◆ **ZADANIA DO WYKONANIA**:
a – Proszę przełożyć na język angielski zdanie „Mocno stąpa po ziemi i doskonale wie, czego chce od życia.” z fragmentu o Księciu i Karierowiczce.
b – Proszę dopisać dalszy ciąg fragmentu o Księciu i Karierowiczce, rozpoczynając bezpośrednio po jego ostatnim zdaniu.

◆ **FRAGMENT TEKSTU**:
Reklama

Książę i karierowiczka, czyli miłość w czasach zawodowych aspiracji

Książę - przystojny, zadbany i dobrze ubrany mężczyzna po 30-stce. Inteligentny, zabawny, dobrze wychowany. Bez nałogów, stroniący od alkoholu biegacz amator. Miłośnik zwierząt, dobrej kuchni i pięknych kobiet. Świetny przyjaciel - potrafi wesprzeć dobrym słowem, ale też nieźle ochrzanić gdy zajdzie taka potrzeba. Niezależny finansowo. Mocno stąpa po ziemi i doskonale wie, czego chce od życia. A czego chce? Otóż Książę w skrytości ducha marzy o Karierowiczce.

Zapisy pytań dotyczących rozumowania przestrzennego
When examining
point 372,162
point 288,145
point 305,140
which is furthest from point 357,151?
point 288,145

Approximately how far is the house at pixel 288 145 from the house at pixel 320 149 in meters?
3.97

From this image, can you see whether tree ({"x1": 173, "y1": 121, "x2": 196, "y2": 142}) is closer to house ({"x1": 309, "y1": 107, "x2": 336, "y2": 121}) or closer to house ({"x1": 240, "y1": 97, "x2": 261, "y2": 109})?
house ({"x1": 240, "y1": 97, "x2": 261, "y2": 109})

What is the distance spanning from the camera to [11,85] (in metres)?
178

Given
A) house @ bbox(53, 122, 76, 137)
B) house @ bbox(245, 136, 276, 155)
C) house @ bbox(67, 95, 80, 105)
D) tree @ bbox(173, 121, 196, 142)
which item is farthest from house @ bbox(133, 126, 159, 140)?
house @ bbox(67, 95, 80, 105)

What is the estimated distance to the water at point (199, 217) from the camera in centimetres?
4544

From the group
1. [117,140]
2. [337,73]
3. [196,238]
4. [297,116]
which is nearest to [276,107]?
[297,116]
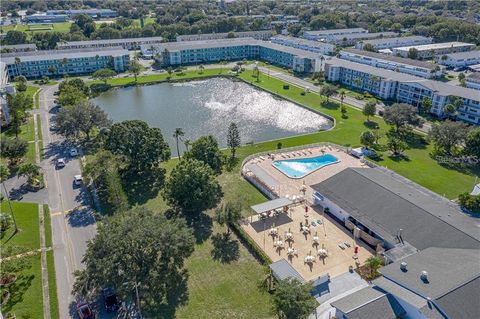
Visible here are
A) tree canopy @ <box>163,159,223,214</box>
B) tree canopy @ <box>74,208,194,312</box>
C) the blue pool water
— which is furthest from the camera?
the blue pool water

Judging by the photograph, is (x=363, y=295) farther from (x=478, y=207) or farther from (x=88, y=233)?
(x=88, y=233)

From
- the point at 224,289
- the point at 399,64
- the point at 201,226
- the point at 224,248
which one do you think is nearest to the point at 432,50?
the point at 399,64

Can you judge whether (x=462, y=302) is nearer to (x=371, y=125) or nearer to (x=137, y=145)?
(x=137, y=145)

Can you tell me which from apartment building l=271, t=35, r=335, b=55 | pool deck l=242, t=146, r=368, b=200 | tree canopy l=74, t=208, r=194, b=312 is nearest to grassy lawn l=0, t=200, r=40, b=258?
tree canopy l=74, t=208, r=194, b=312

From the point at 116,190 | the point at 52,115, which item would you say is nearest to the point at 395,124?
the point at 116,190

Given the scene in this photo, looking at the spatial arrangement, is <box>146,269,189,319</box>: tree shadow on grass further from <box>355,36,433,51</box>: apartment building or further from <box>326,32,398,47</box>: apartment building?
<box>326,32,398,47</box>: apartment building

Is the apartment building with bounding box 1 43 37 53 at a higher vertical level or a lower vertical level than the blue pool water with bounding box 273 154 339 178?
higher
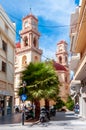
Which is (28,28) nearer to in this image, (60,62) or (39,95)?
(60,62)

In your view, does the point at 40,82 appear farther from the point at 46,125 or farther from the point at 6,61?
the point at 6,61

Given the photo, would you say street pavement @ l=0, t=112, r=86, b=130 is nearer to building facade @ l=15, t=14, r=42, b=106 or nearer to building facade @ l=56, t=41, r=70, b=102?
building facade @ l=15, t=14, r=42, b=106

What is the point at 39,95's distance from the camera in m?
27.2

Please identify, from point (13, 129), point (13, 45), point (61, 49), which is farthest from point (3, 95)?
point (61, 49)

◆ **ODPOWIEDZI DO ZADAŃ**:
a – He has his feet firmly on the ground and knows perfectly well what he wants from life.

b –
Karierowiczka - blond bogini o gładkiej cerze i talii osy.  Hojnie obdarzona przez Matkę Naturę  atrybutami kobiecości: duże, jędrne piersi i ponętne usta, w które z miejsca aż chce się wgryźć, smukłe dłonie, długie nogi. Patrząc na nią ma się wrażenie, jakby sam Bóg pofatygował się do jej stworzenia. Do tego inteligentna, zabawna, bez nałogów. W dzień przykładna Karierowiczka, w nocy wyuzdana kochanka. Czego chcieć więcej?

Reklama

Miejsce akcji: duże, polskie miasto, które nigdy nie zasypia.

Co łączy tych dwoje? Życie w ciągłym przekonaniu, że 24h to stanowczo za mało.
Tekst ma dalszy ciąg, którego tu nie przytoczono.